[Information shown]

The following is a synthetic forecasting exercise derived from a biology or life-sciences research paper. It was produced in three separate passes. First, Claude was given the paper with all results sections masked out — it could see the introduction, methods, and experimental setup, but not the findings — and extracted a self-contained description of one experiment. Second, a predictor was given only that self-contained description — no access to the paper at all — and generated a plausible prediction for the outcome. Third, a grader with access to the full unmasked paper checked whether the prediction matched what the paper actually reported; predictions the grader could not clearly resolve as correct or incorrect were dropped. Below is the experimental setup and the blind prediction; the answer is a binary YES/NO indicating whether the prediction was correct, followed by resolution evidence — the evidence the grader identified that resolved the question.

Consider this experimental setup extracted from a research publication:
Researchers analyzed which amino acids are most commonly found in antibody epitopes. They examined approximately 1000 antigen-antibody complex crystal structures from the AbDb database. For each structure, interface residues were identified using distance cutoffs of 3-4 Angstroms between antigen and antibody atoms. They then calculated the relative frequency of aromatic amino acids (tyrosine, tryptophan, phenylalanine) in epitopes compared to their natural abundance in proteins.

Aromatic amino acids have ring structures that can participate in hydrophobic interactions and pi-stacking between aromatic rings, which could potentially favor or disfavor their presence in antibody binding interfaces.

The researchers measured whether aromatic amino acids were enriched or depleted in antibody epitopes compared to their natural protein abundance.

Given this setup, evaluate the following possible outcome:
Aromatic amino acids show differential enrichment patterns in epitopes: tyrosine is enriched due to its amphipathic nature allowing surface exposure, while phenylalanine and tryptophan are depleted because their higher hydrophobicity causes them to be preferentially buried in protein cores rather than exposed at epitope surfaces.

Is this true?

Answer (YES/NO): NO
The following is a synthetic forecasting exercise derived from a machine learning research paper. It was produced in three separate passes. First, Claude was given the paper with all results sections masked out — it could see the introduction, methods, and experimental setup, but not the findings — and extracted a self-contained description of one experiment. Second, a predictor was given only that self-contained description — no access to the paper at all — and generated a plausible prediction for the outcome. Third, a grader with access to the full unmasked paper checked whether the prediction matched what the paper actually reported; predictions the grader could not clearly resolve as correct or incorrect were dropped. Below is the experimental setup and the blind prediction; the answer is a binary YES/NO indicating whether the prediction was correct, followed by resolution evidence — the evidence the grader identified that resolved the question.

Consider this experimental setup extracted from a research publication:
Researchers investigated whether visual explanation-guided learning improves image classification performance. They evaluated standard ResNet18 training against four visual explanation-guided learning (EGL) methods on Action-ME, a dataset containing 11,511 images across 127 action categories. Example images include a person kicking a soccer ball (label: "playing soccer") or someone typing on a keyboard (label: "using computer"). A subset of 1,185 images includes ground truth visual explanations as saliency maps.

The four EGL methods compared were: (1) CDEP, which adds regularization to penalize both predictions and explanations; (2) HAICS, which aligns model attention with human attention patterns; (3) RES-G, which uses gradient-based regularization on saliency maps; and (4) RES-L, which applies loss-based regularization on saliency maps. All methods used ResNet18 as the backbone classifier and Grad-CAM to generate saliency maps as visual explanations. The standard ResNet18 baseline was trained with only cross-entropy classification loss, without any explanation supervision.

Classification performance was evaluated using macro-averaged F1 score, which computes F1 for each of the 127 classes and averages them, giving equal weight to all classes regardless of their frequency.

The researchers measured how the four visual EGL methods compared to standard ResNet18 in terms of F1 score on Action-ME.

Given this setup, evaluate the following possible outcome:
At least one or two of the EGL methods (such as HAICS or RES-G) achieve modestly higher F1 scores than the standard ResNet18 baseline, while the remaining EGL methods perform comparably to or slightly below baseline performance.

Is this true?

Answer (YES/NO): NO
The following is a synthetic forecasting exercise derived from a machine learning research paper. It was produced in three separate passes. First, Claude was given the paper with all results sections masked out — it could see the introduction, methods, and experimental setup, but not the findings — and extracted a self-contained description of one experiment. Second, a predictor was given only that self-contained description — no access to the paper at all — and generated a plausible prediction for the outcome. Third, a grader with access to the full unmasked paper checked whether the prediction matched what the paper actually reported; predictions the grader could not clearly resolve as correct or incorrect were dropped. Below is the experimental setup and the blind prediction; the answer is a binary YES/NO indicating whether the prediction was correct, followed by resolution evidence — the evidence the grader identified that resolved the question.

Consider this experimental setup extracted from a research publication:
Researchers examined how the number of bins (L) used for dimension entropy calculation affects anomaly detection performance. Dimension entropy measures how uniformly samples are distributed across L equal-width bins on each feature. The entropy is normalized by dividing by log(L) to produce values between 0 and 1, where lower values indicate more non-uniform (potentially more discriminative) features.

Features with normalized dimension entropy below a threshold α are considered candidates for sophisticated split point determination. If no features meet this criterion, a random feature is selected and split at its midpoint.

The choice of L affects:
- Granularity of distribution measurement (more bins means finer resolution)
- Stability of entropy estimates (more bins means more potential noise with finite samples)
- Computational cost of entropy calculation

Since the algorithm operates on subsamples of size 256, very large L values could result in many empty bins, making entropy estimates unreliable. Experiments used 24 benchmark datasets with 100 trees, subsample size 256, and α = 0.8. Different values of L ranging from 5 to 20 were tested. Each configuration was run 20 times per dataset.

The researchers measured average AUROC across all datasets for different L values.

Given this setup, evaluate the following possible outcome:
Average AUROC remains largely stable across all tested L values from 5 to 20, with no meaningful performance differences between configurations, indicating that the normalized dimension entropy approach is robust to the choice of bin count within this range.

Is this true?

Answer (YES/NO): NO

[/Information shown]

■ Problem
Out of the data above, set down the lines from the one with "Features with normalized" to the one with "- Granularity of", both included, exactly as written and with no additions.

■ Task output
Features with normalized dimension entropy below a threshold α are considered candidates for sophisticated split point determination. If no features meet this criterion, a random feature is selected and split at its midpoint.

The choice of L affects:
- Granularity of distribution measurement (more bins means finer resolution)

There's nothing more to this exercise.